### Source passage
===
Masakage Kujira: One last time

April 02, 2019 4 min read 0 Comments

Masakage Kujira: One last time

This spring Knifewear is getting in what is most likely the final stock of one of my favourite knife lines, the Masakage Kujira. If you haven’t heard of this line, you will be forgiven, as it’s been a number of years since we’ve stocked it. This line of knives from Masakage that were made by a very talented, now retired, gentleman named Ken Kaguera. Kaguera-san makes homemade suminagashi steel out of recycled scraps and clads it around blue carbon steel to make truly unique knives. Due to the nature of the scrap metal suminagashi, or Damascus steel, their unique look evolves the more you use them.  I am the very proud owner of a Masakage Kujira 150mm gyuto.

In October of 2016, I was lucky enough to visit Kaguera-san’s home and workshop with Kevin and Visti. it was one of the most incredible days of my life. Words can’t express how beautiful Shikoku Island is. I strongly considered hiding in the bushes hoping to be left behind; maybe I could get a job stocking Coffee Boss at the Family Mart or pumping gas at a rest stop. I am sure I could have made it work.

When I got home, I wrote a piece (in two parts1 and2 ) about my trip to Japan. Below is the bit that pertains to Kaguera-san...
===
### Supplied material
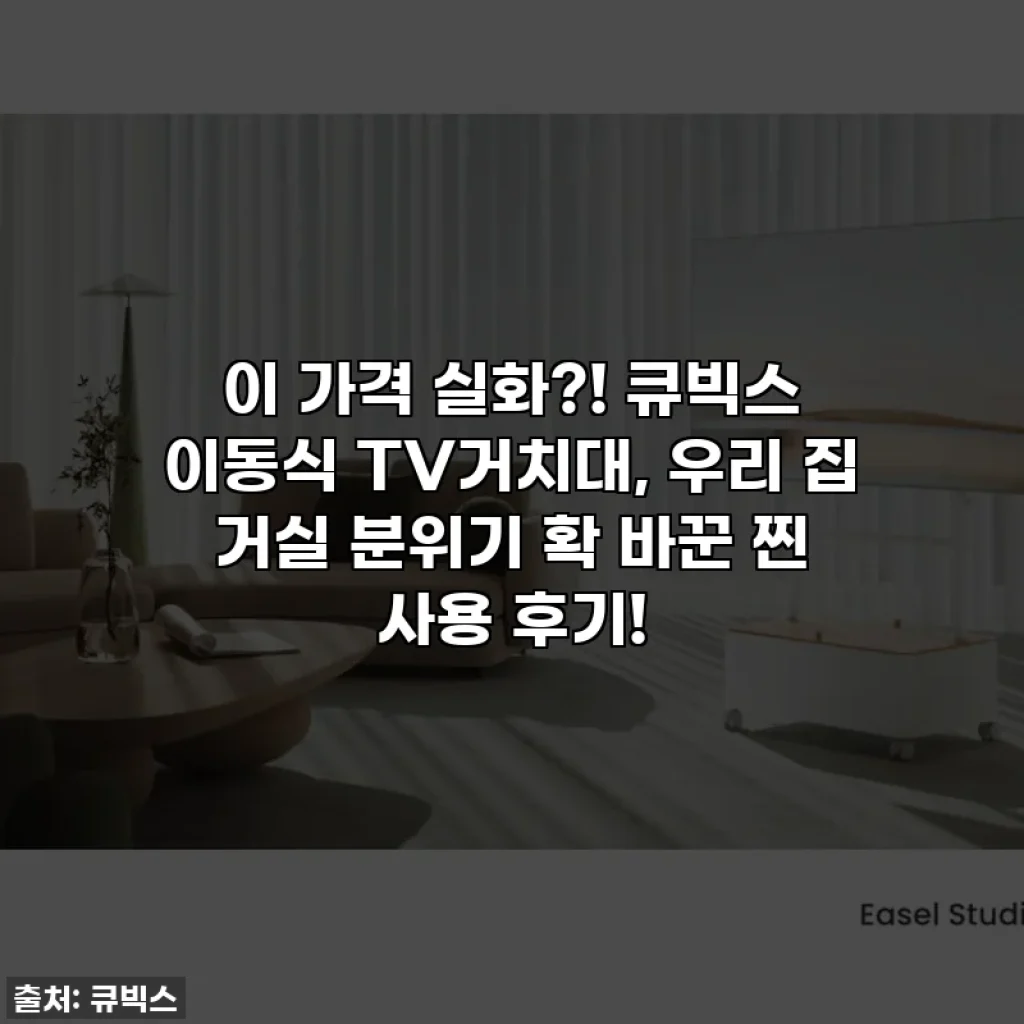이 가격 실화?! 큐빅스 이동식 TV거치대, 우리 집 거실 분위기 확 바꾼 찐 사용 후기!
===
In the Masakage Kujira post, copy the part that begins at the words "April 02, 2019" and stops after "Kujira 150mm gyuto.", swapping "santoku" in for "gyuto".

April 02, 2019 4 min read 0 Comments

Masakage Kujira: One last time

This spring Knifewear is getting in what is most likely the final stock of one of my favourite knife lines, the Masakage Kujira. If you haven’t heard of this line, you will be forgiven, as it’s been a number of years since we’ve stocked it. This line of knives from Masakage that were made by a very talented, now retired, gentleman named Ken Kaguera. Kaguera-san makes homemade suminagashi steel out of recycled scraps and clads it around blue carbon steel to make truly unique knives. Due to the nature of the scrap metal suminagashi, or Damascus steel, their unique look evolves the more you use them.  I am the very proud owner of a Masakage Kujira 150mm santoku.